Content starts

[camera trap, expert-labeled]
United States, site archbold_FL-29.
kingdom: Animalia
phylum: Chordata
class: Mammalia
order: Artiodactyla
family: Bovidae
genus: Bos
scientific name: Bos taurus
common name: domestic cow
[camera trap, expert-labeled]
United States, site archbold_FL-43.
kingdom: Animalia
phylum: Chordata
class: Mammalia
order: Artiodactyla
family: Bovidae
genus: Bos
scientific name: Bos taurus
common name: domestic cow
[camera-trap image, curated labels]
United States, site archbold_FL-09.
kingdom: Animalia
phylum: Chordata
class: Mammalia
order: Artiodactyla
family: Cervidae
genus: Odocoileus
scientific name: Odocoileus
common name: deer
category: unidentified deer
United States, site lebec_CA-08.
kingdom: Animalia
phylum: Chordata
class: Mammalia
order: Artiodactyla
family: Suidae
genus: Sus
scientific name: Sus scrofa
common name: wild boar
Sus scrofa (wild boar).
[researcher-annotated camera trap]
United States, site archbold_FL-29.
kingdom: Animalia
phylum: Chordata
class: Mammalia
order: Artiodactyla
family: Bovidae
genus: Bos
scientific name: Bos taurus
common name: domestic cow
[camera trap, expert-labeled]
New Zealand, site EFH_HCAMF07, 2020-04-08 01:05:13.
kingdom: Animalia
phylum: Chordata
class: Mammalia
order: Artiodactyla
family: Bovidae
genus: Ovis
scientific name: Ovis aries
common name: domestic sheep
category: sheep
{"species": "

Content ends

Directions
Copy out the material word for word and line for line.

Response box
[camera trap, expert-labeled]
United States, site archbold_FL-29.
kingdom: Animalia
phylum: Chordata
class: Mammalia
order: Artiodactyla
family: Bovidae
genus: Bos
scientific name: Bos taurus
common name: domestic cow
[camera trap, expert-labeled]
United States, site archbold_FL-43.
kingdom: Animalia
phylum: Chordata
class: Mammalia
order: Artiodactyla
family: Bovidae
genus: Bos
scientific name: Bos taurus
common name: domestic cow
[camera-trap image, curated labels]
United States, site archbold_FL-09.
kingdom: Animalia
phylum: Chordata
class: Mammalia
order: Artiodactyla
family: Cervidae
genus: Odocoileus
scientific name: Odocoileus
common name: deer
category: unidentified deer
United States, site lebec_CA-08.
kingdom: Animalia
phylum: Chordata
class: Mammalia
order: Artiodactyla
family: Suidae
genus: Sus
scientific name: Sus scrofa
common name: wild boar
Sus scrofa (wild boar).
[researcher-annotated camera trap]
United States, site archbold_FL-29.
kingdom: Animalia
phylum: Chordata
class: Mammalia
order: Artiodactyla
family: Bovidae
genus: Bos
scientific name: Bos taurus
common name: domestic cow
[camera trap, expert-labeled]
New Zealand, site EFH_HCAMF07, 2020-04-08 01:05:13.
kingdom: Animalia
phylum: Chordata
class: Mammalia
order: Artiodactyla
family: Bovidae
genus: Ovis
scientific name: Ovis aries
common name: domestic sheep
category: sheep
{"species": "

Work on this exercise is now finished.